**WHAT THIS TASK INVOLVES:** Every record below needs to be retyped exactly as it appears.

**DATA EXTRACT:**
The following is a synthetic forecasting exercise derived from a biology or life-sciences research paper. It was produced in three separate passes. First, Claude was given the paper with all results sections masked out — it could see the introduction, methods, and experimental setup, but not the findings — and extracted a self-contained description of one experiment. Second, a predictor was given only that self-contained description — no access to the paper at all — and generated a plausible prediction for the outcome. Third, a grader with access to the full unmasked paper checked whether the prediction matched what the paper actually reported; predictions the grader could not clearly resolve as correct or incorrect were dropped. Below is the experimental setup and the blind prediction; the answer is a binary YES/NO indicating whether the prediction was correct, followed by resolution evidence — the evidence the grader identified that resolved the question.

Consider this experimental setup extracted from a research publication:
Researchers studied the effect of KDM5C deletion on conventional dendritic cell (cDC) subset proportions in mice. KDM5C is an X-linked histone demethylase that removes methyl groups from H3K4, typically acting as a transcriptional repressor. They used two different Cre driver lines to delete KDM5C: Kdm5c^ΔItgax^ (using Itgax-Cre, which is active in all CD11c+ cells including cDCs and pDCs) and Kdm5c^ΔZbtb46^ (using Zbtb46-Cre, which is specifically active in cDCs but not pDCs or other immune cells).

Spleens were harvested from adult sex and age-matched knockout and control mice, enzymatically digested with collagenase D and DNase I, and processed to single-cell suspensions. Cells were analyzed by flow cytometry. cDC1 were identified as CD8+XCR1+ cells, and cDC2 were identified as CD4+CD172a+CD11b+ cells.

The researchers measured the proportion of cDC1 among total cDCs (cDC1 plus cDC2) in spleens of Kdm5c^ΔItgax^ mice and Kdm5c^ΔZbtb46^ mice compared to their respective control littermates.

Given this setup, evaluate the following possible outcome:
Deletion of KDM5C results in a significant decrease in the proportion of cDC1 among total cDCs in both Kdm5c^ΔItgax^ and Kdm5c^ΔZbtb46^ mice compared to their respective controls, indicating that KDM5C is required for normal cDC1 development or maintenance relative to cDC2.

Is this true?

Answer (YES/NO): NO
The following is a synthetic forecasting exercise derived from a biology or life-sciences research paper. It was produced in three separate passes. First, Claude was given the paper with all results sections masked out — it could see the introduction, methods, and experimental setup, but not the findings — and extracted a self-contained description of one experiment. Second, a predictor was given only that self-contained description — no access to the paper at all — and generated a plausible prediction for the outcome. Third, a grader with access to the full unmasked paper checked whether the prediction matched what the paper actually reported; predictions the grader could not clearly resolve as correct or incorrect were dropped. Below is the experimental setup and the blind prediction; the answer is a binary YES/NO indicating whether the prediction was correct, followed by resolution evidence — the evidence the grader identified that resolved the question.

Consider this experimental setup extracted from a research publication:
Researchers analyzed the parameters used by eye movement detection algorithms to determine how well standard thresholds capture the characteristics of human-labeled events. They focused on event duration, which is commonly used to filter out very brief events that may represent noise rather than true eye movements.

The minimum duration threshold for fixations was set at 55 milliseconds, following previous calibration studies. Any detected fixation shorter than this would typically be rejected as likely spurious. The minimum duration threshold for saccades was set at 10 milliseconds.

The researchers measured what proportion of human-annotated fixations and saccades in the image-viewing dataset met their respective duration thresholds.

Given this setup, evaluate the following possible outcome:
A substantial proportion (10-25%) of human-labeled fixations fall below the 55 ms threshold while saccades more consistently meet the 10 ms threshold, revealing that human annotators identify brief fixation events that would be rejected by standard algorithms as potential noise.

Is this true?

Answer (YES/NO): NO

**TASK RESPONSE:**
The following is a synthetic forecasting exercise derived from a biology or life-sciences research paper. It was produced in three separate passes. First, Claude was given the paper with all results sections masked out — it could see the introduction, methods, and experimental setup, but not the findings — and extracted a self-contained description of one experiment. Second, a predictor was given only that self-contained description — no access to the paper at all — and generated a plausible prediction for the outcome. Third, a grader with access to the full unmasked paper checked whether the prediction matched what the paper actually reported; predictions the grader could not clearly resolve as correct or incorrect were dropped. Below is the experimental setup and the blind prediction; the answer is a binary YES/NO indicating whether the prediction was correct, followed by resolution evidence — the evidence the grader identified that resolved the question.

Consider this experimental setup extracted from a research publication:
Researchers studied the effect of KDM5C deletion on conventional dendritic cell (cDC) subset proportions in mice. KDM5C is an X-linked histone demethylase that removes methyl groups from H3K4, typically acting as a transcriptional repressor. They used two different Cre driver lines to delete KDM5C: Kdm5c^ΔItgax^ (using Itgax-Cre, which is active in all CD11c+ cells including cDCs and pDCs) and Kdm5c^ΔZbtb46^ (using Zbtb46-Cre, which is specifically active in cDCs but not pDCs or other immune cells).

Spleens were harvested from adult sex and age-matched knockout and control mice, enzymatically digested with collagenase D and DNase I, and processed to single-cell suspensions. Cells were analyzed by flow cytometry. cDC1 were identified as CD8+XCR1+ cells, and cDC2 were identified as CD4+CD172a+CD11b+ cells.

The researchers measured the proportion of cDC1 among total cDCs (cDC1 plus cDC2) in spleens of Kdm5c^ΔItgax^ mice and Kdm5c^ΔZbtb46^ mice compared to their respective control littermates.

Given this setup, evaluate the following possible outcome:
Deletion of KDM5C results in a significant decrease in the proportion of cDC1 among total cDCs in both Kdm5c^ΔItgax^ and Kdm5c^ΔZbtb46^ mice compared to their respective controls, indicating that KDM5C is required for normal cDC1 development or maintenance relative to cDC2.

Is this true?

Answer (YES/NO): NO
The following is a synthetic forecasting exercise derived from a biology or life-sciences research paper. It was produced in three separate passes. First, Claude was given the paper with all results sections masked out — it could see the introduction, methods, and experimental setup, but not the findings — and extracted a self-contained description of one experiment. Second, a predictor was given only that self-contained description — no access to the paper at all — and generated a plausible prediction for the outcome. Third, a grader with access to the full unmasked paper checked whether the prediction matched what the paper actually reported; predictions the grader could not clearly resolve as correct or incorrect were dropped. Below is the experimental setup and the blind prediction; the answer is a binary YES/NO indicating whether the prediction was correct, followed by resolution evidence — the evidence the grader identified that resolved the question.

Consider this experimental setup extracted from a research publication:
Researchers analyzed the parameters used by eye movement detection algorithms to determine how well standard thresholds capture the characteristics of human-labeled events. They focused on event duration, which is commonly used to filter out very brief events that may represent noise rather than true eye movements.

The minimum duration threshold for fixations was set at 55 milliseconds, following previous calibration studies. Any detected fixation shorter than this would typically be rejected as likely spurious. The minimum duration threshold for saccades was set at 10 milliseconds.

The researchers measured what proportion of human-annotated fixations and saccades in the image-viewing dataset met their respective duration thresholds.

Given this setup, evaluate the following possible outcome:
A substantial proportion (10-25%) of human-labeled fixations fall below the 55 ms threshold while saccades more consistently meet the 10 ms threshold, revealing that human annotators identify brief fixation events that would be rejected by standard algorithms as potential noise.

Is this true?

Answer (YES/NO): NO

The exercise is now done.